The contributions of archaeology to our knowledge of this district

These workshops were located along the Trier road, which, during the construction of the so-called 3rd wall, was enclosed by a gate, the Krudelsporte, first attested in 1395 in the accounts of the baumastery and whose remains, in its configuration of the 2nd half of the 16th century, are still visible in the Robert Krieps room. Archaeological excavations have revealed the remains of the wooden footbridge that spanned the 10-meter wide ditch in front of the gate, which often silted up. Another wooden bridge, the pittit pont desous lou chastel of 1297 (UQB VI, no. 664), also made it possible to reach the left bank of the Alzette and the rue Plaettis with its steam rooms appreciated by the craftsmen at the end of a work week, or the plateau of the Altmünster abbey.

The establishment of a hospital at the beginning of the 14th century

At the beginning of the 14th century, the district was to experience an important settlement. Emperor Henry VII and his wife Marguerite had a church and a hospital built there, dedicated to the Virgin Mary and to Saint John.
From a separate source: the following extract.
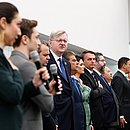 Nestor Forster (ao centro, de óculos e gravata azul), acompanha o presidente Jair Bolsonaro durante evento em Miami, no dia 9 de março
Under the impetus of Count Jean l’Aveugle, it was the latter that became the most important. In 1321, in order to increase the resources of this charitable institution, Archbishop Baudouin of Trier, brother of the deceased emperor, erected the church into a parish including the few streets in the immediate vicinity, separated from the parish of Saint-Michel which had taken over from the church of Saint-Sauveur. The church of St. John was probably located on the small square in front of the present church. Its cemetery, located to the east of the church, in the cloister and under the buildings of the future Neumünster abbey, which was necessary since the church had obtained parish rights, had to be enlarged and even narrowed the road to Trier; it remained in use until the 17th century. Some 850 graves were excavated and the conclusion was that the sanitary state of the burial site revealed a high infant mortality rate and serious deficiencies resulting from malnutrition and archaic hygienic conditions, as well as the absence of medical care that today could have prevented some premature deaths. As a result, the buried population had a life expectancy at birth of 37 years and of 47 years for men and 43 years for women at the age of 20.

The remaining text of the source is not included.